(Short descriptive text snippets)

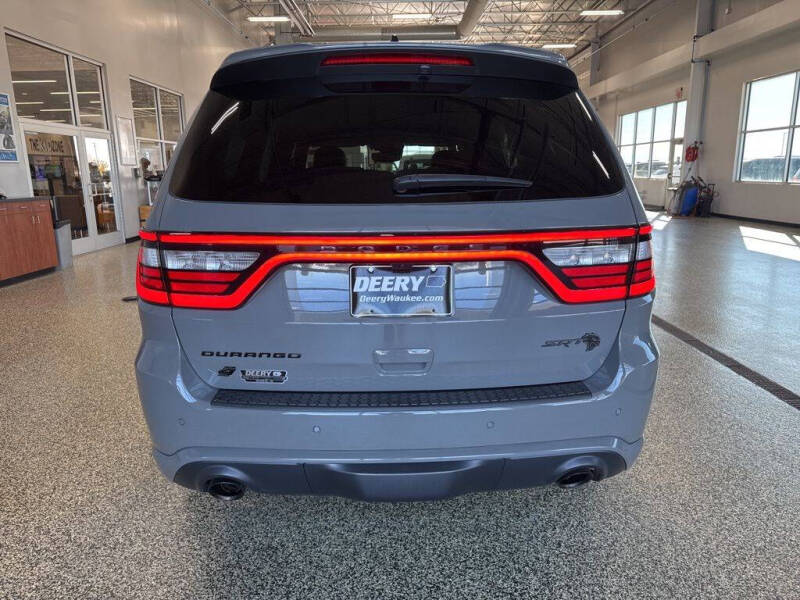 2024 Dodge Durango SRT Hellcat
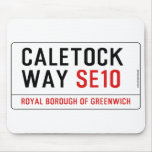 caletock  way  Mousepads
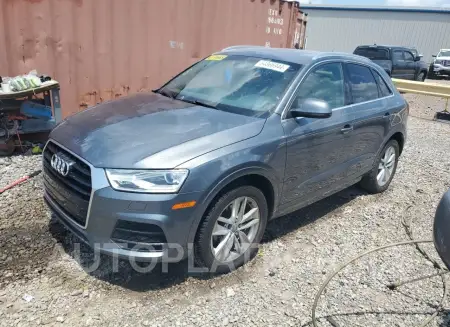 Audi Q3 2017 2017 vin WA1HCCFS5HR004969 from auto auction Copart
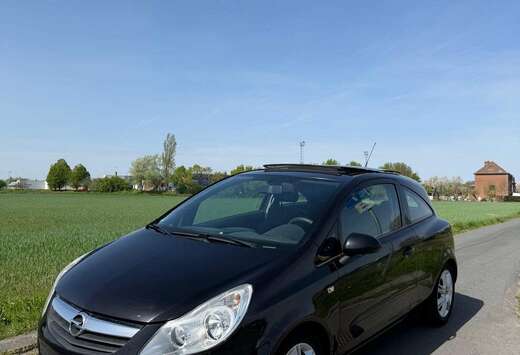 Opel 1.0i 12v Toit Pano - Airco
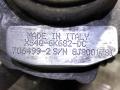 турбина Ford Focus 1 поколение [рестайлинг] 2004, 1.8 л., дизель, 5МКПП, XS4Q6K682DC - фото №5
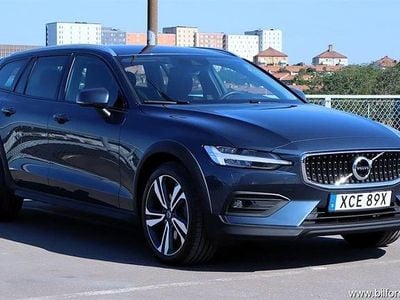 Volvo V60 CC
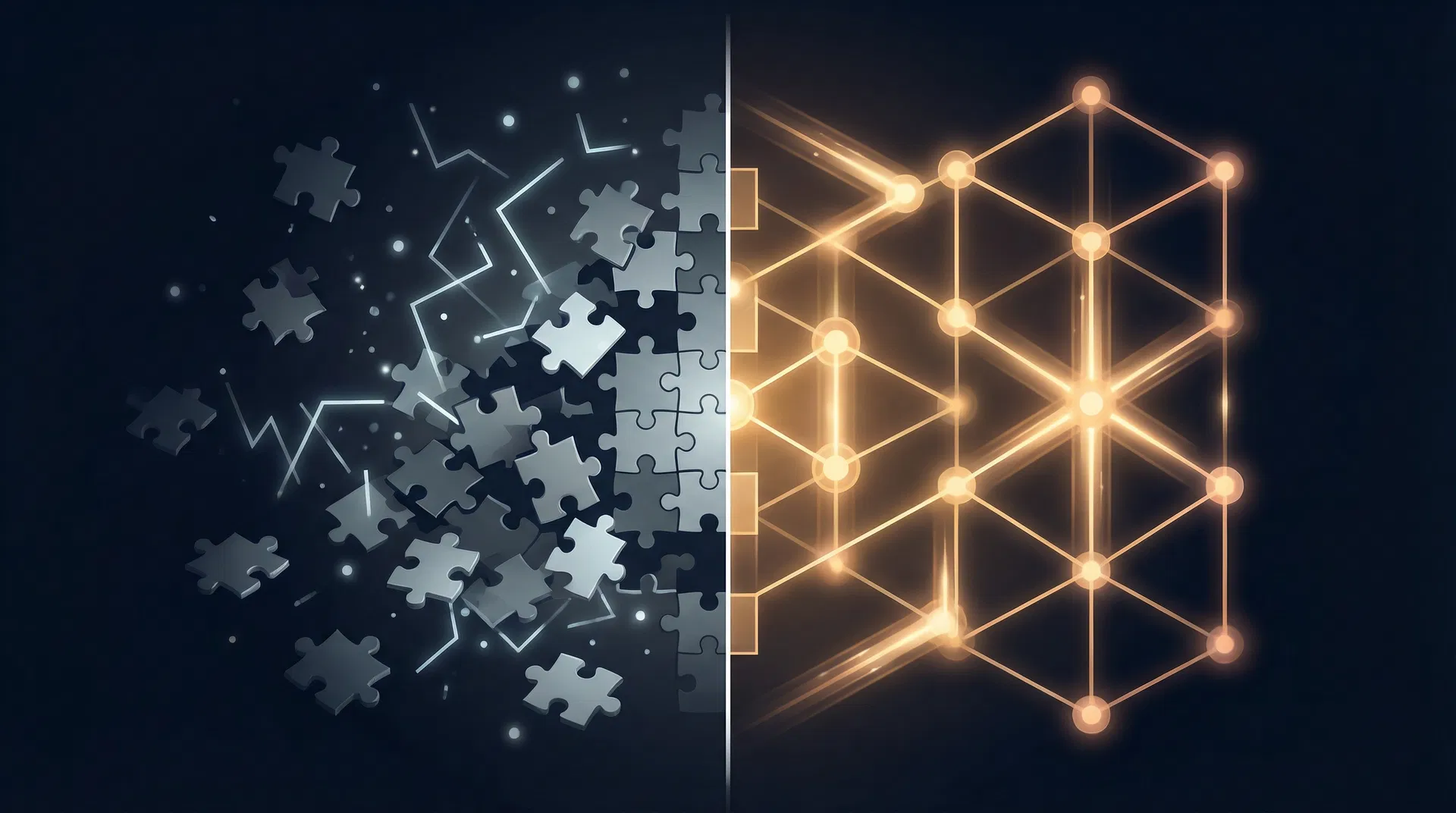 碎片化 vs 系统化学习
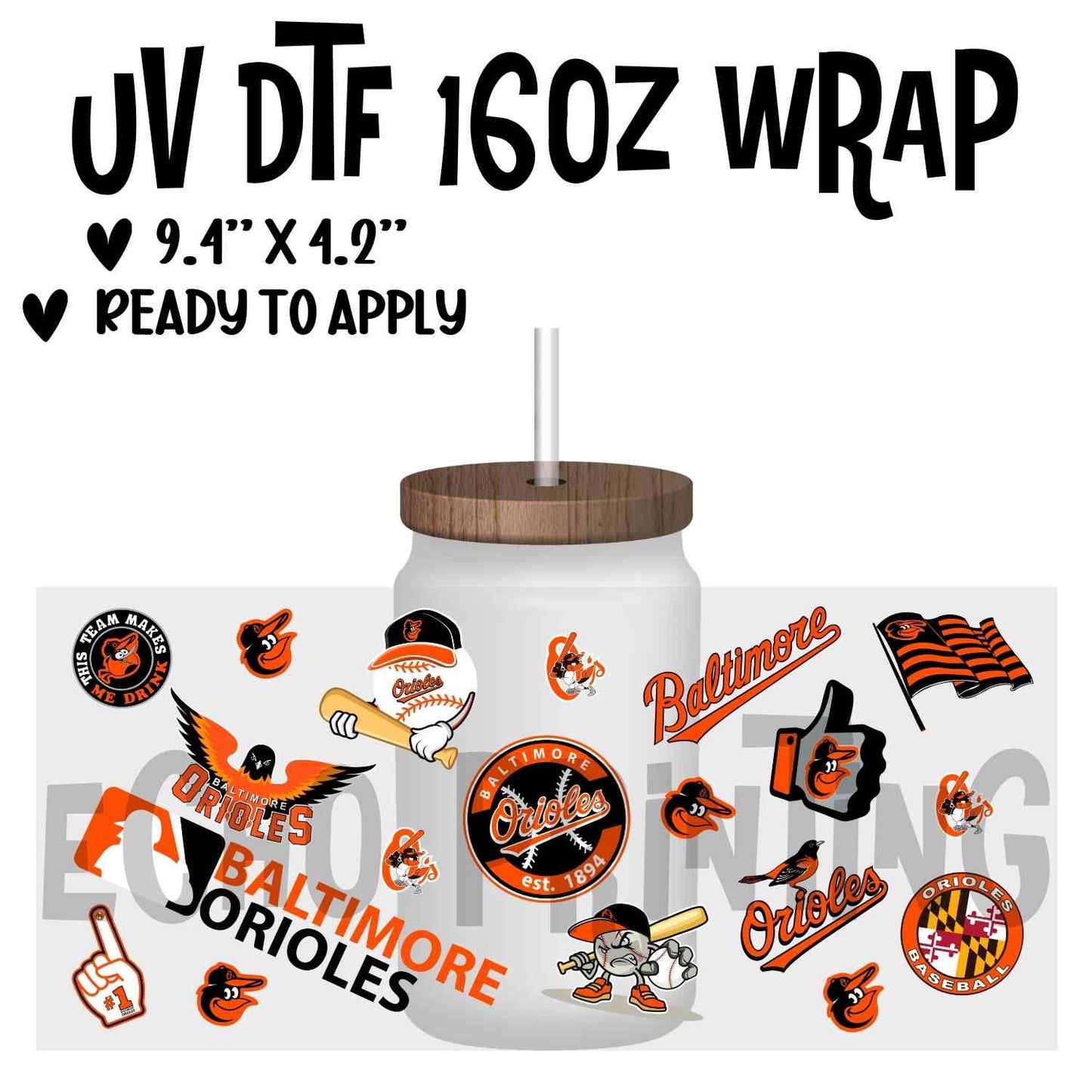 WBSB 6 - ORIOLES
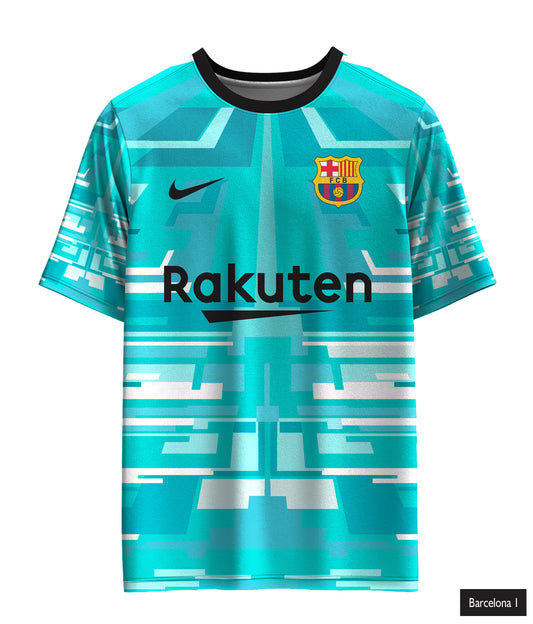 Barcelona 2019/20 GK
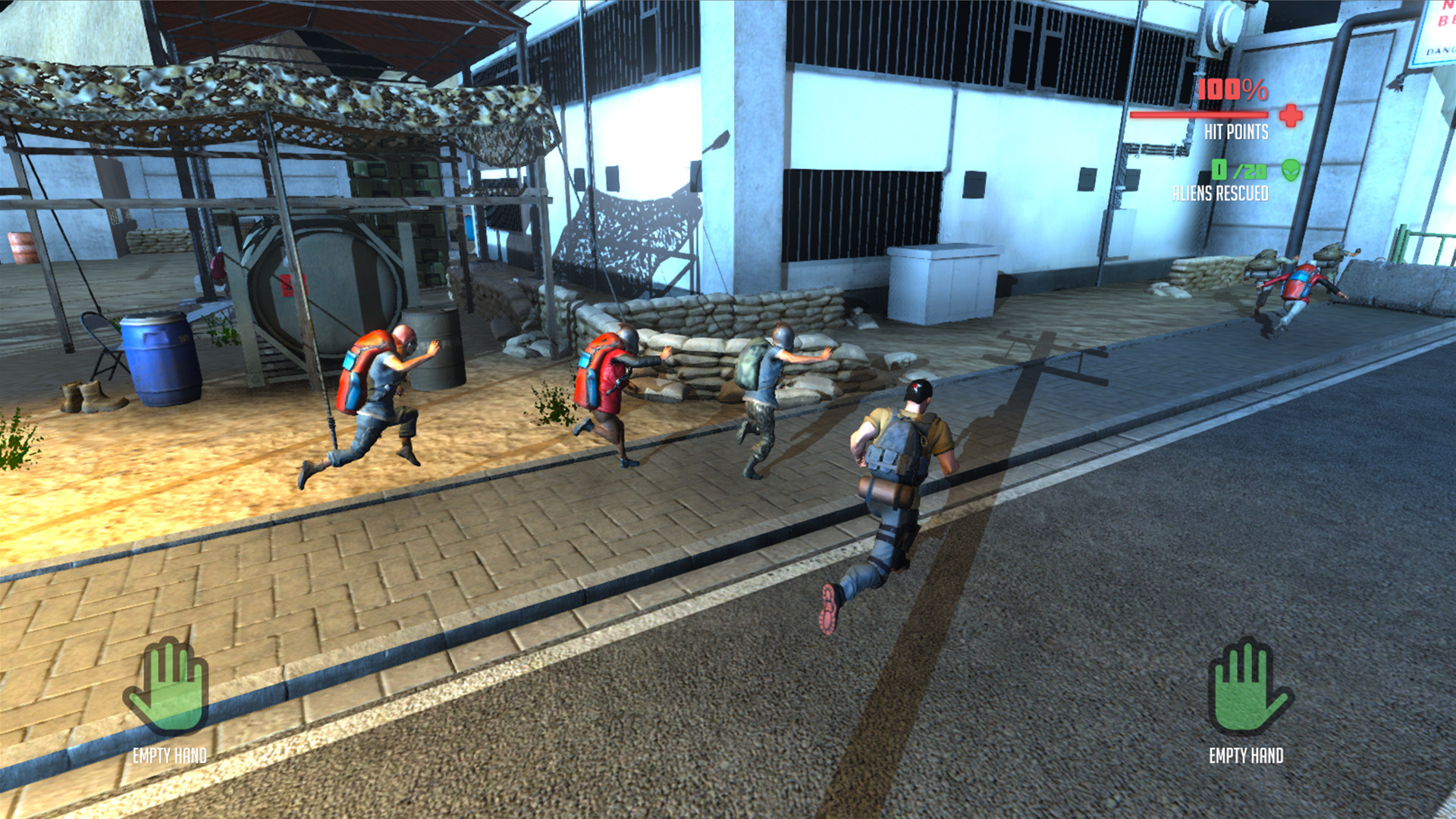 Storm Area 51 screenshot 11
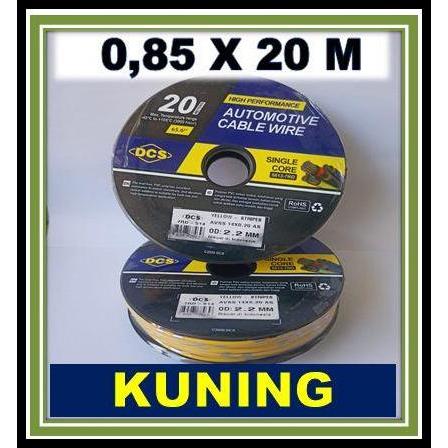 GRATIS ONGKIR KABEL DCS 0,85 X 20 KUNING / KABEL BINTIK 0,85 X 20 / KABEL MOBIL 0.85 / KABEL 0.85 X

Exercise description: Can you write out each of the rows above, word for word, without the pictures?

Result below:
 2024 Dodge Durango SRT Hellcat
 caletock  way  Mousepads
 Audi Q3 2017 2017 vin WA1HCCFS5HR004969 from auto auction Copart
 Opel 1.0i 12v Toit Pano - Airco
 турбина Ford Focus 1 поколение [рестайлинг] 2004, 1.8 л., дизель, 5МКПП, XS4Q6K682DC - фото №5
 Volvo V60 CC
 碎片化 vs 系统化学习
 WBSB 6 - ORIOLES
 Barcelona 2019/20 GK
 Storm Area 51 screenshot 11
 GRATIS ONGKIR KABEL DCS 0,85 X 20 KUNING / KABEL BINTIK 0,85 X 20 / KABEL MOBIL 0.85 / KABEL 0.85 X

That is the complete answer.